The global public health community has a unique opportunity to serve as an interlocutor between the scientific evidence on the harmful effects of fossil fuel-based energy generation and the health benefits of policies that mitigate air pollution by transitioning to clean, renewable energy. Around the world, public health professionals are beginning to engage on the health impacts of air pollution and climate change by advocating for health impacts to be considered in energy decision making, and promoting the health cost savings afforded by healthier energy choices. In countries ranging from India to South Africa, Poland to the Philippines, Australia, the United States, and China, health professionals are increasingly documenting the negative health impacts of the dirtiest forms of energy such as coal, and the health benefits of clean, renewable energy such as solar and wind. Public health associations and other health institutions in many of these countries are taking positions that advocate for a move away from fossil fuels and toward a healthy energy future. To find out more, visit the Healthy Energy Initiative. www.healthyenergyinitiative.org
The following are elements of discussions and actions from the workshop:
- The public health sector should provide support to communities affected by coal and other extractive energy industries.
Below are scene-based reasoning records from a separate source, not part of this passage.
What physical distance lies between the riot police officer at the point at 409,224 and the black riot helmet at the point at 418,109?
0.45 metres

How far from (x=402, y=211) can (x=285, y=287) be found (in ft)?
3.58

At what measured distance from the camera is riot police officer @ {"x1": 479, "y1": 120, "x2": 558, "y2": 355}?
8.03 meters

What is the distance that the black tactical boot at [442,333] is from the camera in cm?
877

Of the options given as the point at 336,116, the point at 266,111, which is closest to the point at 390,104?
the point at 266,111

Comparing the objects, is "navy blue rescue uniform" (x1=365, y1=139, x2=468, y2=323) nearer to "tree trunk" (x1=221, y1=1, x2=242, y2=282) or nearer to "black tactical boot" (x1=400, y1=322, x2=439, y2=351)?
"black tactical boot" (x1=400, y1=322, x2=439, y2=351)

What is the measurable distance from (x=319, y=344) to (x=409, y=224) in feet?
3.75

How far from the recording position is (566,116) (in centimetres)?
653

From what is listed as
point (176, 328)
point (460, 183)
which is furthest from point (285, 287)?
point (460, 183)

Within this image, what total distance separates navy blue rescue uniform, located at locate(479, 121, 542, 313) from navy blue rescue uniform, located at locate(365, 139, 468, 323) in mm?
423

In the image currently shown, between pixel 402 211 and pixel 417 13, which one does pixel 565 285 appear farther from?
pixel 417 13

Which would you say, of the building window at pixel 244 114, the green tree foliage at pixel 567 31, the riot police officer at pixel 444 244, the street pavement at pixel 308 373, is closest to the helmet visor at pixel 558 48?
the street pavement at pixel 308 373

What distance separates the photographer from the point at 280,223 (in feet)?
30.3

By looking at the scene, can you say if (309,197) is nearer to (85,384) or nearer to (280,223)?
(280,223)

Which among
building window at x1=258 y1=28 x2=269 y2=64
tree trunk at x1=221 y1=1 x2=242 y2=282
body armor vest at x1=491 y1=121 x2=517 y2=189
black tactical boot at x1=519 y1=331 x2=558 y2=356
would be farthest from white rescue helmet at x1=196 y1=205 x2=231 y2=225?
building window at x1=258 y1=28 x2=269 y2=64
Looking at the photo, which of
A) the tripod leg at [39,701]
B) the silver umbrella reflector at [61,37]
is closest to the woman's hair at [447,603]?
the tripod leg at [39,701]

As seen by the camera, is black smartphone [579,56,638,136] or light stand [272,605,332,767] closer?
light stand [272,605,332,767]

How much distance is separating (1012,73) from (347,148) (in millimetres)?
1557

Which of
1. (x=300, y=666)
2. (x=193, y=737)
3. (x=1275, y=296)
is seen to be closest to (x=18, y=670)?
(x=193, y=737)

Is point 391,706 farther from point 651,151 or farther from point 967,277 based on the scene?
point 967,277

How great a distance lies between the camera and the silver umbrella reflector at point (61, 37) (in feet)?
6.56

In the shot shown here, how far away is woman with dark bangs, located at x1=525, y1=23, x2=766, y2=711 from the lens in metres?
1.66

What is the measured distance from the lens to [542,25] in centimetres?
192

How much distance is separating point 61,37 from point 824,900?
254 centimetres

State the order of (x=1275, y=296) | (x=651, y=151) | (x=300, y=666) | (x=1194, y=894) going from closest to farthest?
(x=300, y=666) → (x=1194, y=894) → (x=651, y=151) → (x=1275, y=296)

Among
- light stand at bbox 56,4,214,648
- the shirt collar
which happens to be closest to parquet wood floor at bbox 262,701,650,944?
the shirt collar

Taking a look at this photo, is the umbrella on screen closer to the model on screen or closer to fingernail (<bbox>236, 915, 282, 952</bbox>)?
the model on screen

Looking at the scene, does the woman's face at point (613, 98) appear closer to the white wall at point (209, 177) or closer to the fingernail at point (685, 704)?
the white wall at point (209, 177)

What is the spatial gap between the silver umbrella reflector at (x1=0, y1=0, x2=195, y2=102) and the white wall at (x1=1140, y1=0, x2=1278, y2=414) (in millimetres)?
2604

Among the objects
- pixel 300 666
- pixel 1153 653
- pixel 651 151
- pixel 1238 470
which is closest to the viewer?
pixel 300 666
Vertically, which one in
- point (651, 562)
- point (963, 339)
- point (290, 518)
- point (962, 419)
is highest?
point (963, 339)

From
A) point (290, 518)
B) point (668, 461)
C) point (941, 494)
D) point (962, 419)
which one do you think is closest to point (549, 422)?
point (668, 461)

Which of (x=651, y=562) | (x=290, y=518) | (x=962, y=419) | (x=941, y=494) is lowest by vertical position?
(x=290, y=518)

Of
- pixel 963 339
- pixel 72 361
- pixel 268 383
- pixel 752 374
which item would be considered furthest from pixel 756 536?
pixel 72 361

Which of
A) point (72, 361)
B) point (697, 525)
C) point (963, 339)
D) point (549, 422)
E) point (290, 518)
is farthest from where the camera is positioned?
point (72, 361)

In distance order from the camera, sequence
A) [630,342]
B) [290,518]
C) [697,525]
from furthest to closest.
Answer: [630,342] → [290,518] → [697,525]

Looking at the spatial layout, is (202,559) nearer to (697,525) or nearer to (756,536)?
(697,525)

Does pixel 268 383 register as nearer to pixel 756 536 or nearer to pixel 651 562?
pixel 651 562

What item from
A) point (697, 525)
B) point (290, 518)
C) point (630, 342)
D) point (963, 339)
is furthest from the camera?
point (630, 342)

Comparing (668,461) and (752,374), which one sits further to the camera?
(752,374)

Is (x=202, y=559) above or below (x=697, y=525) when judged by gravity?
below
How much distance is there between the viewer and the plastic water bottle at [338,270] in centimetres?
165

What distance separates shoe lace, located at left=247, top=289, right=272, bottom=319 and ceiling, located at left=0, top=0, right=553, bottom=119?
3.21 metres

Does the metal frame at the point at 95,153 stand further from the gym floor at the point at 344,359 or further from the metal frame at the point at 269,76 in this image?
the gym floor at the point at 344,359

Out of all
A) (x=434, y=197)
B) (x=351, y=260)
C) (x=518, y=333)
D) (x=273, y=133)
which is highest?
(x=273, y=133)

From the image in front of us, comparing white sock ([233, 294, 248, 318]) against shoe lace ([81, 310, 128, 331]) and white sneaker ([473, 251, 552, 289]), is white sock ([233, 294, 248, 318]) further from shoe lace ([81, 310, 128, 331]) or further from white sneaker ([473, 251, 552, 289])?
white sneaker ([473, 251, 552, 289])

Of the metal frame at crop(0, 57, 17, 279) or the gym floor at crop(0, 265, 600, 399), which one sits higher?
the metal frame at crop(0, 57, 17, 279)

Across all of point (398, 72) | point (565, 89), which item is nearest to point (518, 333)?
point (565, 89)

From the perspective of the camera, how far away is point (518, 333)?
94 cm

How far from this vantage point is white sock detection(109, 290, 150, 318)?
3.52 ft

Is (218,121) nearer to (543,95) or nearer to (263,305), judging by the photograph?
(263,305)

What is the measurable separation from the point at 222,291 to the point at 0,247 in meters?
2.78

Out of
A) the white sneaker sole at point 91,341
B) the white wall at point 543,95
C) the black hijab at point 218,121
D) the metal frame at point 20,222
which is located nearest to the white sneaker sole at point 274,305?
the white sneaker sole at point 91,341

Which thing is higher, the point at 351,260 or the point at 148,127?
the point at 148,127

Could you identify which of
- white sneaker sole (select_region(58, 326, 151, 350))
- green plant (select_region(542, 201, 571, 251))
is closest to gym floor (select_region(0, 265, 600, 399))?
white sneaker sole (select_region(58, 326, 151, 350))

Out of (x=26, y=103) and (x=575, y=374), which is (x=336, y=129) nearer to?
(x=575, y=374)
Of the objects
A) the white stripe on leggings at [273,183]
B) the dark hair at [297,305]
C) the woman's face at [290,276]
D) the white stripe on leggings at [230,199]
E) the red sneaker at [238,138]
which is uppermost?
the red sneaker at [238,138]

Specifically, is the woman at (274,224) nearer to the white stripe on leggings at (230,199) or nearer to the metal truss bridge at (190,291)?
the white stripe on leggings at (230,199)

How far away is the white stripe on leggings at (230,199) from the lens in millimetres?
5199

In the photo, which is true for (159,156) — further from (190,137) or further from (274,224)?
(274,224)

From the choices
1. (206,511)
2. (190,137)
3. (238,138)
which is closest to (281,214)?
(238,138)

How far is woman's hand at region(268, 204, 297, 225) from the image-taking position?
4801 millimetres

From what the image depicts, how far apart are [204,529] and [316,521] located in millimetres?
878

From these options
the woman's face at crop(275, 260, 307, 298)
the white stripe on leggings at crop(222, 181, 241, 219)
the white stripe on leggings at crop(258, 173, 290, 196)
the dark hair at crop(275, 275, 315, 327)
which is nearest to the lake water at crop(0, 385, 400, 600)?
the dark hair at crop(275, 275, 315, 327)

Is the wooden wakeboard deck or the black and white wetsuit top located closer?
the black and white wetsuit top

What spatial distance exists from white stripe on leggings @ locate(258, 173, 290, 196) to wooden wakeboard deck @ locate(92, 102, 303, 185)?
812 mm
- Advocate for health impact assessment and health economic evaluations to be integrated in decision-making on energy projects and energy policy i.e. with considerations for worker safety and health; environmental impacts; air, soil and water pollution; displacement of communities; economic and social disruption; health equity concerns; and contribution to climate change.
- Engage a broad cross section of health sector actors in developing and advocating for healthy energy policy.
- Build capacity for a larger and more diverse group of health sector voices to articulate for the energy transition.
- Seek out partnerships with complementary global health movements (e.g. non-communicable diseases, social determinants of health, and health systems strengthening).
- Lead by example by investing in clean energy solutions for our workplaces, health centres, hospitals and health systems, and using our purchasing power to decarbonise the health care systems and supply chain.